The Blacksmith character

As described in our previous blog post, at the Unity Demo Team we align our content production to certain development goals.

With our technical goals in mind, we approached the character creation of the Blacksmith with a list of objective requirements, which we believed this character should adhere to.

For example, in this project we did not intend to work on skin shading, but instead wanted to focus on using the built-in PBS in Unity which was under development. Therefore we did not want the character to have realistic human skin. We also preferred to avoid dealing with hair, because writing a hair shader wasn’t a goal for this project.

We also had to consider what kind of environment we would need to create for our character.  We already had the environment from our earlier Viking Village demo, so, for the sake of saving production time, we wanted to re-use some resources. We therefore decided to keep the character within the same theme. This brought us to the idea to explore Nordic mythology for interesting characters and stories.


Concept art: Early sketches

By now you may have figured out which literary source gave the initial spark for the idea of a blacksmith: the poem Völundarkviða in the collection of Old Norse poetry called The Poetic Edda. There are also interesting treatments of a blacksmith in the Finnish epic poetry of Kalevala, which includes some overlapping themes. Thinking more about the importance and mystical power of the blacksmith in Indo-European myth and folklore, we really liked how different elements mix to create a controversial figure with both appeal and a distinct dark side. We thought this was truly interesting, much like many of the existing villains in film and literature who inspire us.


Concept art: Explorations

We worked very closely with the concept artist, Georgi Simeonov, on the visual development of the character. He supplied many interesting ideas and explored different ways to suggest hair as part of the silhouette of a human figure, by using details like leather straps and a hood.


Concept art: Explorations

Developing the character, we explored and re-interpreted the rich treasure trove of themes that the mythological material presented. It informed many decisions about character design, art direction, and story. An additional source of inspiration were other deep and intriguing literary characters, such as Morpheus from The Sandman series by Neil Gaiman and Judge Holden from Blood Meridian by Cormac McCarthy.

Here is the final approved concept sheet for The Blacksmith’s lead character:


Concept art: Final concept sheet

We contracted Jonas Thornquist for the modelling and texturing of the Blacksmith character.

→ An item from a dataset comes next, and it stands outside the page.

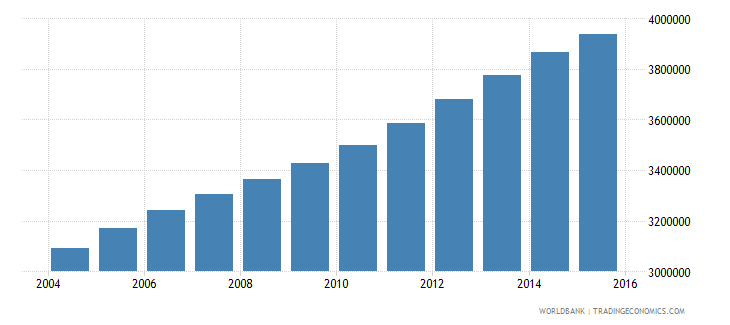 iraq population ages 14 18 total wb data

He did an amazing job of interpreting the character in 3D and supplied us with this reference render from VRay:


The Blacksmith – Reference render from VRay of the high poly model

The Challenger

We saw the potential of making a nice short film, and therefore decided to scope up the project a little. So we dropped some of the initial technical limitations which affected the main character, and decided to add a second one.

The antagonist in our story is a seasoned, veteran warrior. His design combines some Viking  themes with decidedly anachronistic elements. We worked with Sergey Samuilov on the concept and character art.

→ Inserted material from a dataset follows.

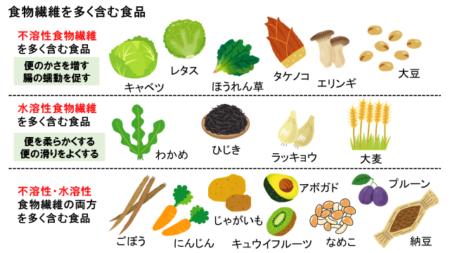 60食物繊維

The Challenger – Reference render from Marmoset Toolbag 2


We had the Viking Village environment still in production and, of course, wanted to use assets from it, but it was clear from the onset that they will be re-arranged in a different way. In The Blacksmith, we were going for a more dramatic feeling. The environment had to sustain the story of our movie and tie well with our characters’ personalities and backstories.

We made some illustrations that helped us to communicate the idea, both inside the team and to other teams within the company.mood_thumbsMood boards

We did very little work on concepting the environment. We got some quick thumbs and sketches to explore some ideas, and then quickly moved into Unity where we iterated until we reached a version that was OK.


When it came to the creation of the natural assets in the environment, we worked with Terragen master Martin Huisman to generate procedurally the highly detailed relief on the rocks surfaces.

environment_assets_workflow (1)

All the rocks in this image are instances of one asset, rotated and scaled.

Production process

The initial creative process was completed with a storyboard. For us, it was both a way to develop ideas and to communicate them to the production team. One of the benefits of working in Unity is that we did not need to lock the storyboard early in the process, because a realtime engine allows changes of cameras and editing until very late in the project. With very little effort, we were able to try out multiple modifications and adaptations of our initial ideas, make editing re-arrangements and even slight storyline adjustments almost until the final delivery date.


Storyboard: early version

The stages of production following on from the storyboarding looked roughly like this:

First, we did a shot prototype of some crucial moments. We had an animated (2D) storyboard to help us get a first feeling of length and rhythm, as well as identify what additional tools and shaders we’d need to develop so work on them could start.

From there, we moved into Unity, prototyping the environment with placeholder assets, including early versions of the character models. We used this both for look development and for a 3D previs, which guided the actors during the motion capture session.

After the shooting the animation was post processed, implemented into Unity, and aligned on a timeline, along with some iteration on the cameras. In parallel, the artist started replacing the placeholder assets in the engine with the ones which were being created in the meantime. He did this while simultaneously working on the lighting setup and the post effects.


Anatomy of 1 shot: storyboard; 2D animatic; motion capture with realtime preview; 3D previs; final in Unity (Scene view); final in Unity (Game view)

This was a period of intensive stress, put both on Unity’s graphics systems and our own additional shaders. While Unity 5.0 advanced through its beta cycle, we fed back to Unity’s development teams about the integration issues, bugs, inconsistencies, and stability issues we hit, and requested some workflow- and performance-related improvements.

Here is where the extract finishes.